The volunteer met with both of them and knew she had to tell them about Cooper
Cooper arrived at Loudon County High School and immediately was greeted by Ms. Robinson, who got him out of the carrier and held him. He was instantly calm and happy to be with her. She carried him to the other end of the building to Mr. Bivens classroom and he enjoyed every minute of it.
Once he was allowed to explore a bit, he wuld rub on the kids’ legs under the desks and then back to Mr. Bivens. He ate a whole can of food right there, as if he knew he was home.
Cooper is definitely going to be a very happy therapy cat. He loved all of the attention and space and seems to know he has found the place he should have been all along.
This is the story of Milo, one of our shelter dogs, who waited 9 months for someone to finally recognize how special he was. People would often pass him by in his kennel, because he would be barking loudly and jumping up and down (quite high) to get their attention. Apparently some people thought, that dog is too much!
But, finally, the right person came to the shelter and said, “Milo’s the dog for me!”

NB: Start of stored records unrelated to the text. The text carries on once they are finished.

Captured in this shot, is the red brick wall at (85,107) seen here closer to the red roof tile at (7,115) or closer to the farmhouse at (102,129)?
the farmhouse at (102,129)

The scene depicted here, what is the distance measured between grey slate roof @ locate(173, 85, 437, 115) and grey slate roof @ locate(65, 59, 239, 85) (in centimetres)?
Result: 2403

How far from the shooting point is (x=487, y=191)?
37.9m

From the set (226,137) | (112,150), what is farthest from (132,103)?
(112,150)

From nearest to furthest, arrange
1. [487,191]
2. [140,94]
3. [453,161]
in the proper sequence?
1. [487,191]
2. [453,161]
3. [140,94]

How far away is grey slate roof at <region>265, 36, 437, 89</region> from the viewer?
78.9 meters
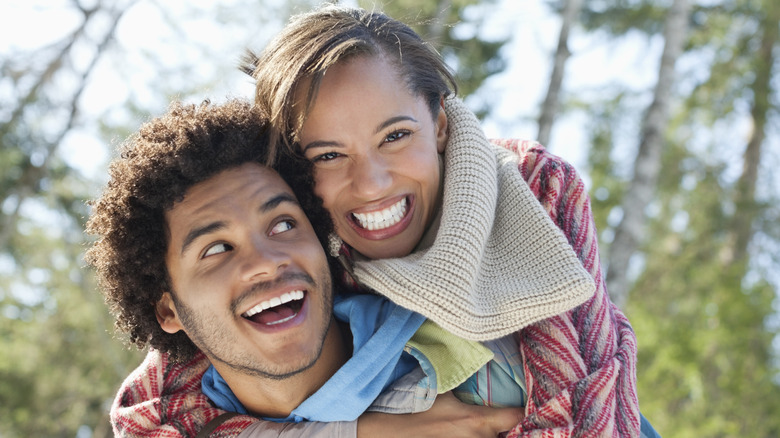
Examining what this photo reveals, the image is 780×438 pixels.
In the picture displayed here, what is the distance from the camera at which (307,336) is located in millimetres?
2576

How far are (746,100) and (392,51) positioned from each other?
464 inches

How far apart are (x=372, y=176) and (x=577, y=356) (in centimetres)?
95

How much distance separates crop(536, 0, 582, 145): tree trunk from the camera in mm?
6617

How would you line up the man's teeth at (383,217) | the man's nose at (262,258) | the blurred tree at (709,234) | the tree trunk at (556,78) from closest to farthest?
the man's nose at (262,258) < the man's teeth at (383,217) < the tree trunk at (556,78) < the blurred tree at (709,234)

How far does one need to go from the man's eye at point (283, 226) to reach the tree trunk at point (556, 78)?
428 cm

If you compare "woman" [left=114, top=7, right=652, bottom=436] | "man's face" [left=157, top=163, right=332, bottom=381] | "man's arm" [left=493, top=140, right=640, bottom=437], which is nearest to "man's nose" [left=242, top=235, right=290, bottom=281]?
"man's face" [left=157, top=163, right=332, bottom=381]

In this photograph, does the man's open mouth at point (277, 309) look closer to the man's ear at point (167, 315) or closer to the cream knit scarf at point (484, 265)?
the cream knit scarf at point (484, 265)

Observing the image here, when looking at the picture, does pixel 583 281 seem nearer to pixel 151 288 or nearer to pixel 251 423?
pixel 251 423

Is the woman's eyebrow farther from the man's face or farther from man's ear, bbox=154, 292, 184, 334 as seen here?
man's ear, bbox=154, 292, 184, 334

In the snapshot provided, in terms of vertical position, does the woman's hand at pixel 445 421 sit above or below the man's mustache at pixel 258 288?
below

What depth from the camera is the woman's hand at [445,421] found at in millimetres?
2520

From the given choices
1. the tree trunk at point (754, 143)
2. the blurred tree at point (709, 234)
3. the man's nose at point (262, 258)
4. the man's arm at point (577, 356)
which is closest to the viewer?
the man's arm at point (577, 356)

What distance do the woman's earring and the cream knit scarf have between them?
0.15 meters

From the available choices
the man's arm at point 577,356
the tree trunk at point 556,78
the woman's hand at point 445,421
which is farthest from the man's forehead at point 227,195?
the tree trunk at point 556,78
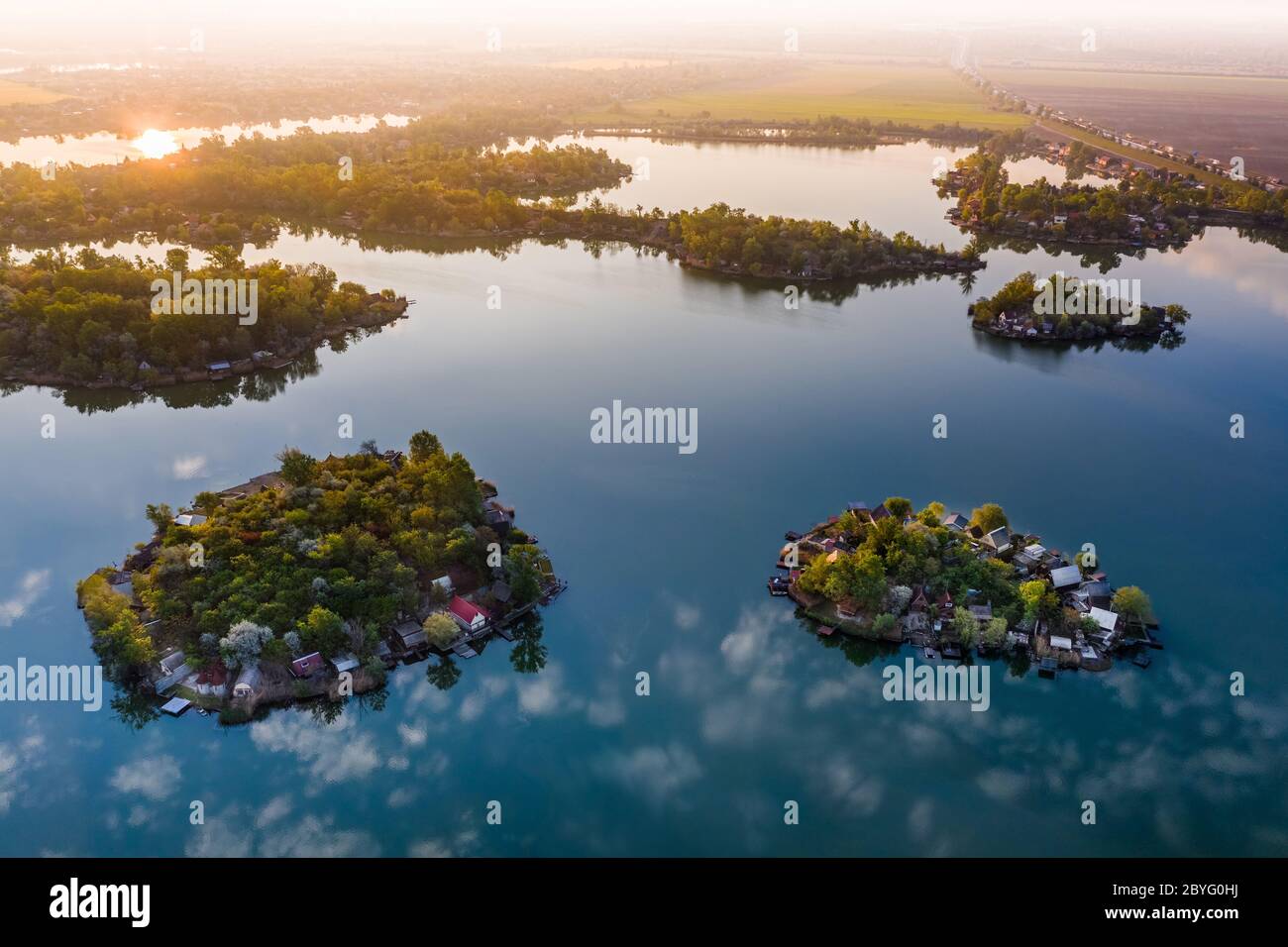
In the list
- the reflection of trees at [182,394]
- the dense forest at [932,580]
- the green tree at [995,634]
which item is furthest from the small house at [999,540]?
the reflection of trees at [182,394]

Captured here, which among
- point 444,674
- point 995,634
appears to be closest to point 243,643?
point 444,674

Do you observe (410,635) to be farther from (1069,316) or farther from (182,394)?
(1069,316)

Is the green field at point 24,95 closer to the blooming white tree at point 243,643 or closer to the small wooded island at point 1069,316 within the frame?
the blooming white tree at point 243,643

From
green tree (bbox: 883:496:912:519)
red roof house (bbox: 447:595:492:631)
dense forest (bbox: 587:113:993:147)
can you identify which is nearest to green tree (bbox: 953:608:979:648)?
green tree (bbox: 883:496:912:519)

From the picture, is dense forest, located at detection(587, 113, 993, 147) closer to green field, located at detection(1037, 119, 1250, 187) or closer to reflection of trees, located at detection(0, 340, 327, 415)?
green field, located at detection(1037, 119, 1250, 187)

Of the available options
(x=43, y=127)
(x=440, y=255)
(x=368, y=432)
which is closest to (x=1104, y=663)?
(x=368, y=432)
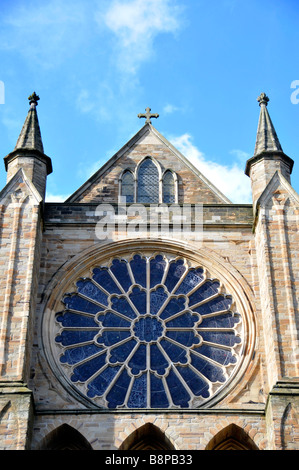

There’s a good chance the right dog (or kitty) is waiting for you at the shelter right now. Remember that a dog going nuts in a kennel or a kitty hiding out in the litter box may behave quite differently once removed from a noisy shelter, so give both the overly-enthusiastic and the shy ones a second look!
A funny thing happened at the shelter one Monday night in September 2016.
Dr. Williams, Blount County Animal Center’s vet, was there late due to an emergency. As she was leaving at 9:30 p.m., she opened the back door and a very friendly cat walked right in. She prepared a crate for him for the night and also discovered he was microchipped.
The next morning, the shelter traced the chip back to the Sumner County Animal Shelter in Gallatin, Tennessee. They were able to contact the cat’s owner, who was overjoyed. She had moved to Louisville, Tennessee, in February and her cat, Quincy, had disappeared a month later. She had given up hope of finding him, but she also did not realize he was microchipped.
Within an hour she was at the shelter for a joyful reunion.
This story is a great reminder to get your microchipped and keep the information with the company up-to-date. Also, if you FIND an animal, please take it to a vet clinic or shelter and have them scan for a chip. It costs nothing and can get animals back to their owners quickly.
Congrats to Quincy and his owner. We rejoice with you. The lost has been found!
DIABLO AND TURNOUT
Their new family reports that these boys have settled into their new home: “They are doing fabulous! We renamed Diablo “Razor”. We call Turn Out “TO.” We love them!!!! Razor sleeps in bed us and TO takes turns sleeping with the kids.”
Winnie arrived in Philadelphia, Pennsylvania, in mid-September. Her dad, Shaun, drove down to meet her and adopt her. Her mom, Heidi, met her the next morning when she got awakened with snuggles. Winnie was promptly renamed “Milly.” Shaun and Heidi say they could not be more thrilled that Miss Milly is now in their family and promise that she will live a life filled with love and lots of adventure, such as hiking, camping, and swimming. Miss Milly even has her own Instagram account (@milly.philly) where we can follow her adventures
His new family reports that Bravo Span is “doing wonderfully and is loving his new brother and sister and his big back yard! “He is just being a normal playful puppy.”
Jocelyn has adjusted quickly and loves to play and cuddle! Her new family says, “Thank you guys for helping us expand our family! Couldn’t be happier!!”
Family member reports: “Sophia was adopted at Christmas 2014 for my mom as a present… Here, she’s starring my mother down while shes eating her pizza.. not even acknowledging that I’m taking pictures.
His family reports: “Dante and his brother nap together and play chase in the yard.”